Good order has prevailed since the hanging. The men have
settled right down to the business of dying, with no interruption. I keep
thinking our situation can get no worse, but it does get worse every day and
not less than one hundred and sixty die each twenty-four hours. Probably one-fourth
or one-third of these die inside the stockade, the balance in the hospital
outside. All day and up to four o'clock P. M., the dead are being gathered up
and carried to the south gate and placed in a row inside the dead line. As the
bodies are stripped of their clothing in most cases as soon as the breath
leaves, and in some cases before, the row of dead presents a sickening
appearance. Legs drawn up and in all shapes.
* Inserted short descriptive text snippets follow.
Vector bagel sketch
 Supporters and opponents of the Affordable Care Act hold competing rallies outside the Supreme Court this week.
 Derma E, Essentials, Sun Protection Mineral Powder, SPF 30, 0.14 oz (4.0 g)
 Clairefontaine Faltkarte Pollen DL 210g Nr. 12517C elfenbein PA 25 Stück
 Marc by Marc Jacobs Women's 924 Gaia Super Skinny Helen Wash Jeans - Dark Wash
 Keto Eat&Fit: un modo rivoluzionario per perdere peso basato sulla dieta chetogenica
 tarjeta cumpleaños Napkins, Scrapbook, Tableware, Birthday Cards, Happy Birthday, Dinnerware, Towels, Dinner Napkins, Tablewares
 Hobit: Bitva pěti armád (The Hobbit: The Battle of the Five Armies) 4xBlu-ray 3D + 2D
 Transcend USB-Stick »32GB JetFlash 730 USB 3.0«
They are black from pitch pine
smoke and laying in the sun Some of them lay there for twenty hours or more,
and by that time are in a horrible condition. At four o'clock a four or six-
mule wagon comes up to the gate and twenty or thirty bodies are loaded on to
the wagon and they are carted off to be put in trenches, one hundred in each trench,
in the cemetery, which is eighty or a hundred rods away. There must necessarily
be a great many whose names are not taken. It is the orders to attach the name,
company and regiment to each body, but it is not always done. I was invited
today to dig in a tunnel, but had to decline. My digging days are over. Must
dig now to keep out of the ground, I guess. It is with difficulty now that I
can walk, and only with the help of two canes.